### Given passage:
- - - - - - -

Very Reliable Web Server for NT?

Al Christians achrist@REDACTED
Tue Sep 19 23:53:37 CEST 2000


I've developed some applications for NT (using Delphi) and now
my marketing partner is finding markets that seem to need  
some kind of application service provider setup rather
than to run the software standalone on their own machines.  They
are very small and not very computer literate operations, and 
they need to make the same data available for viewing and updating
from multiple locations.  

So, now, almost as an afterthought, we are thinking of converting
these applications to be web-accessible, setting up a server, and
renting the apps out via a standard web browser interface.  Delphi 
includes features that are supposed to be able to turn my apps into
web servers, but I don't trust then to stay up 24x7.  Since this is
an afterthought almost, we don't want to devote any significant
effort to keeping the server up, as in perpetually.  The load won't
be great -- I doubt that we'd ever have more than 10 users at a
time.  Erlang being promoted for very high reliability, I have ...

- - - - - - -

### Raw data:
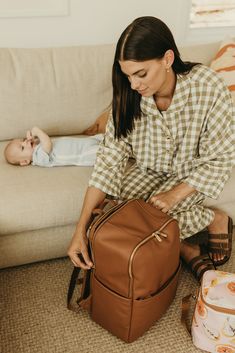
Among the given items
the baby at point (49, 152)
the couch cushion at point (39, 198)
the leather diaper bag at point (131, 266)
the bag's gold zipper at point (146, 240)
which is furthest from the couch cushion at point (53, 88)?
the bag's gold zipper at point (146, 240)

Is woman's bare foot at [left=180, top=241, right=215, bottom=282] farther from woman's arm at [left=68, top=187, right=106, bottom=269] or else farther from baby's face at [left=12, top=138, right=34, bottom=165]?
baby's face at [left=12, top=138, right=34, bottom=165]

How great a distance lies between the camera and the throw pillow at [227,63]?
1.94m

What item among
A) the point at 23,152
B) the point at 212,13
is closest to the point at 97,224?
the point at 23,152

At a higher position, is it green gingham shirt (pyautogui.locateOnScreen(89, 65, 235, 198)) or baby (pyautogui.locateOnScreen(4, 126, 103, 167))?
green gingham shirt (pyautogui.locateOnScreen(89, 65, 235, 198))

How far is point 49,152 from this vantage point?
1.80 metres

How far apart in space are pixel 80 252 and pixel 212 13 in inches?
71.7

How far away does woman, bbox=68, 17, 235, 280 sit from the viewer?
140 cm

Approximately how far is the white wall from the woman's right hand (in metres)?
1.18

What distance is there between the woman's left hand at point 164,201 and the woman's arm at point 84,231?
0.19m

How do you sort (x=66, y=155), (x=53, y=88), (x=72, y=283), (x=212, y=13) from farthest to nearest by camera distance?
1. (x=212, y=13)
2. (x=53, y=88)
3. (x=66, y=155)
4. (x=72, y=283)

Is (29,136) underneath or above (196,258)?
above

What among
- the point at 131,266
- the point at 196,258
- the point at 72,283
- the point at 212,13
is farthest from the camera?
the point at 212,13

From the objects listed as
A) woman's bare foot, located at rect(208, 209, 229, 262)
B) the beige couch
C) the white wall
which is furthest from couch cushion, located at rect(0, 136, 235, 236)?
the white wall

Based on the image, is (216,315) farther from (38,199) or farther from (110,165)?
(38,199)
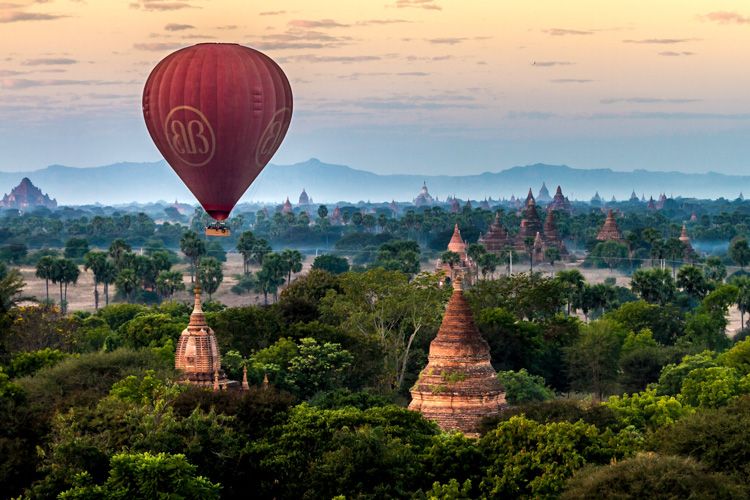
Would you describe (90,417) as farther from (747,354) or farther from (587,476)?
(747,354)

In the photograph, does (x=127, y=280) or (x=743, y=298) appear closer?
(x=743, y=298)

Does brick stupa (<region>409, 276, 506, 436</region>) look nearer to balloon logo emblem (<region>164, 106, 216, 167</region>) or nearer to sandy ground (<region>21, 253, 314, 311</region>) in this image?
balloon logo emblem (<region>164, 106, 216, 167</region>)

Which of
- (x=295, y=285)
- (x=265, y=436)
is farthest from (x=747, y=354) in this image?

- - - - - - -

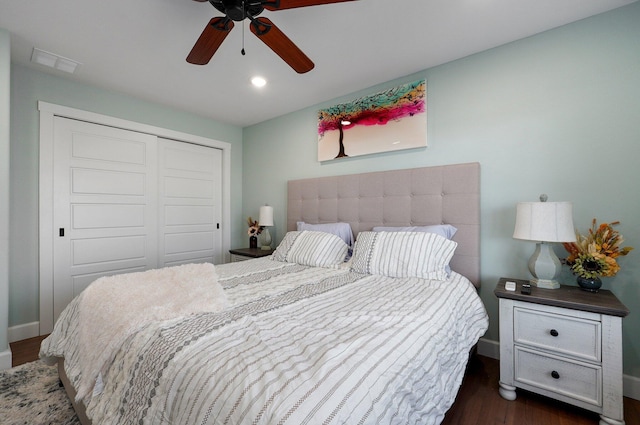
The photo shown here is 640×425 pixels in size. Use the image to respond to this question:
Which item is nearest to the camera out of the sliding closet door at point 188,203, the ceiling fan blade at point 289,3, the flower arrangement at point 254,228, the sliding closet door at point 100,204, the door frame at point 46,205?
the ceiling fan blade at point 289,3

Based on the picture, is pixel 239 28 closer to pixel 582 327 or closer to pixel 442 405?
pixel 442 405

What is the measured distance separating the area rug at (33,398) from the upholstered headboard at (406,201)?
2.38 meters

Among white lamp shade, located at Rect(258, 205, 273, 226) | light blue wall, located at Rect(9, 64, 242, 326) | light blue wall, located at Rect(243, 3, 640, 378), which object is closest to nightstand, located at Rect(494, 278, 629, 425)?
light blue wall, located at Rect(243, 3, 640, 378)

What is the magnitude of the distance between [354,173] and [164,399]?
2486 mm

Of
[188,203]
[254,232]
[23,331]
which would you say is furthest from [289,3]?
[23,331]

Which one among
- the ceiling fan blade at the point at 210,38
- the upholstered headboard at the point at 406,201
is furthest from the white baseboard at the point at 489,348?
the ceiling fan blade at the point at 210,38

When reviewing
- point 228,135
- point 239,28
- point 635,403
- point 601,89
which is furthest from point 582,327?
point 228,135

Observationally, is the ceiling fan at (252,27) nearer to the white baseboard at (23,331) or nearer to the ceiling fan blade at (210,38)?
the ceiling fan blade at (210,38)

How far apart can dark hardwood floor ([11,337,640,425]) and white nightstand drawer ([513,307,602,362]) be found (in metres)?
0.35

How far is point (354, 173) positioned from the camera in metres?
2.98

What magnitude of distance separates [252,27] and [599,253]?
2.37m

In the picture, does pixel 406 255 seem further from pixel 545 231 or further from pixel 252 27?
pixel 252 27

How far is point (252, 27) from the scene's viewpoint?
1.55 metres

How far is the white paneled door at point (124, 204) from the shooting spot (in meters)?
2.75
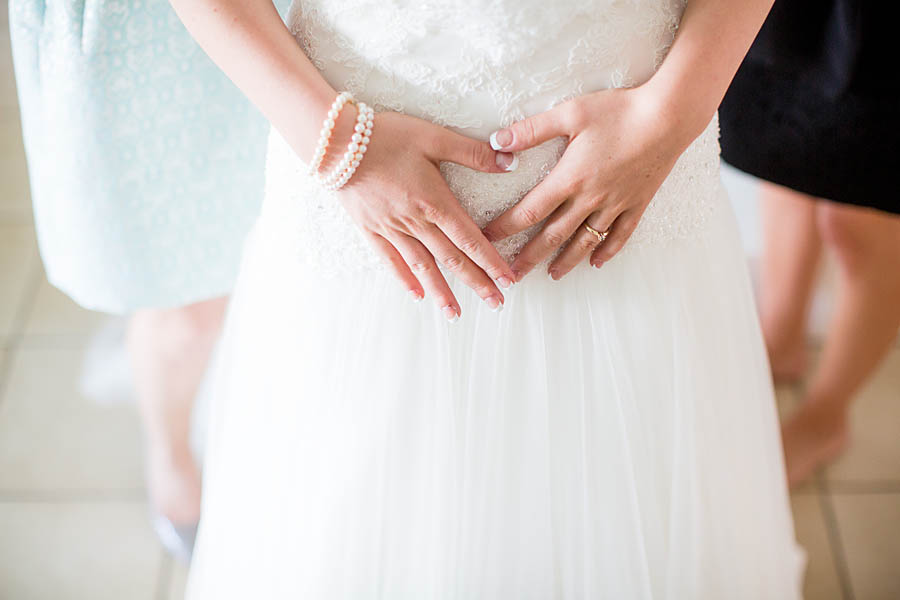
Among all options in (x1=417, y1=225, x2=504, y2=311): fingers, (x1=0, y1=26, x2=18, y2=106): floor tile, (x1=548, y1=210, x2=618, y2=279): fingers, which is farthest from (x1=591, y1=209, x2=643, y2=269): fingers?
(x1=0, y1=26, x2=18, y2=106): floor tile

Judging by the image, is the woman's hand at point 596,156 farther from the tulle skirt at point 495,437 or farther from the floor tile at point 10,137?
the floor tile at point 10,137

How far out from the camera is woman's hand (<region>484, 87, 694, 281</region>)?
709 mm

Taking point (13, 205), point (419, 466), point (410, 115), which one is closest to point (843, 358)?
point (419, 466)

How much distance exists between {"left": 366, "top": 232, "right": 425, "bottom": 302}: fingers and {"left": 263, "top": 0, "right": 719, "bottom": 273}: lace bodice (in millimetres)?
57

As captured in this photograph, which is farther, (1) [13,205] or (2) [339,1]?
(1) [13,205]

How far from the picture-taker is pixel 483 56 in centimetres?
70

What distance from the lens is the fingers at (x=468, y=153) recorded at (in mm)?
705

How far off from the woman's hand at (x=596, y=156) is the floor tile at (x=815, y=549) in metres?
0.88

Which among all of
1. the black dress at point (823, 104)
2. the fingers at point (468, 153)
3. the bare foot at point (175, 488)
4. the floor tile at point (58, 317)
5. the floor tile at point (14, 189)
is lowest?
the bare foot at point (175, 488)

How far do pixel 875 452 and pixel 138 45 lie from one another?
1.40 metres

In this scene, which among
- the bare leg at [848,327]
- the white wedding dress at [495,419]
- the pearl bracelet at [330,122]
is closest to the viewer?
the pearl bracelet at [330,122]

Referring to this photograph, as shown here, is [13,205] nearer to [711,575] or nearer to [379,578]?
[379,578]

- - - - - - -

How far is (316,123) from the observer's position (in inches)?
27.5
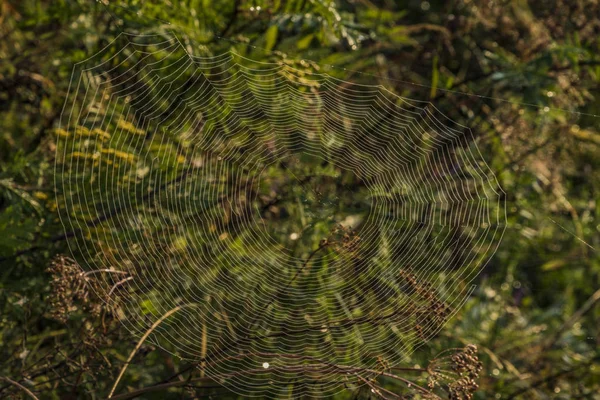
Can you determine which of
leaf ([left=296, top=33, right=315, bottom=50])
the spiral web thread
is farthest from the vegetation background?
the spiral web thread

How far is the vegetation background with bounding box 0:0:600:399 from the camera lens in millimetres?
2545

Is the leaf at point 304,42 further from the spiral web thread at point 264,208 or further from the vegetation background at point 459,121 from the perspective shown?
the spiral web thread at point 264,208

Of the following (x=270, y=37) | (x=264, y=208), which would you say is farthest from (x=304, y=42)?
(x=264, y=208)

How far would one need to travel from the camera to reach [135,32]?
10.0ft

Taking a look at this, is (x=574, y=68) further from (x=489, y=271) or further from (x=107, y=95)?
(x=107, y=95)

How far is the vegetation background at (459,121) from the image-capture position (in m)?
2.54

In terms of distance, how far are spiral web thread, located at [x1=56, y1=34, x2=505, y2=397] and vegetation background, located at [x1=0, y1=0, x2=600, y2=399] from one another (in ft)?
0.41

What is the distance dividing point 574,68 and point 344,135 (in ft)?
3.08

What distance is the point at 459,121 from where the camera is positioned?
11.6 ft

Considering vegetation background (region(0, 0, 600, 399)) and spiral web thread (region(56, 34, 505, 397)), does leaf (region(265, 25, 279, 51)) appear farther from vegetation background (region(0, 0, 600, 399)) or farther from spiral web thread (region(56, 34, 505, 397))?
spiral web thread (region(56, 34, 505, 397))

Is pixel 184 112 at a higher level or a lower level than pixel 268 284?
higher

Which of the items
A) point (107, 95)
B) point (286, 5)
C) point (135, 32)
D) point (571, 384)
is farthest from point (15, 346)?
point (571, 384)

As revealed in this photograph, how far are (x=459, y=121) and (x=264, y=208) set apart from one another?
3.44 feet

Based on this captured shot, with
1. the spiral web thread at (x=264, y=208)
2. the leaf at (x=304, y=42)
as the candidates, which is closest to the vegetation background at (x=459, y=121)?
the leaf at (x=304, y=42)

- - - - - - -

### The tasks:
• a. List the steps the post about a reliable web server says the writer and the partner are thinking of taking with the applications.
• b. Locate and copy every line of the records containing the string "camera". Case counts.

### Replies:
• a.
- Converting the applications to be web-accessible
- Setting up a server
- Renting the apps out via a standard web browser interface

• b.
How great a distance lies between the camera and the throw pillow at [227,63]?
How do you sort (x=66, y=155), (x=53, y=88), (x=72, y=283), (x=212, y=13) from farthest to nearest by camera distance?
is farthest from the camera?
Which item is nearest to the camera out of the sliding closet door at point 188,203, the ceiling fan blade at point 289,3, the flower arrangement at point 254,228, the sliding closet door at point 100,204, the door frame at point 46,205?
How far is point (354, 173) positioned from the camera in metres?
How far out from the camera is woman's hand (<region>484, 87, 694, 281</region>)?
How far is the vegetation background with bounding box 0:0:600:399 from the camera lens in millimetres?
How far would one need to travel from the camera to reach [135,32]?
What distance is the point at 459,121 from where the camera is positioned?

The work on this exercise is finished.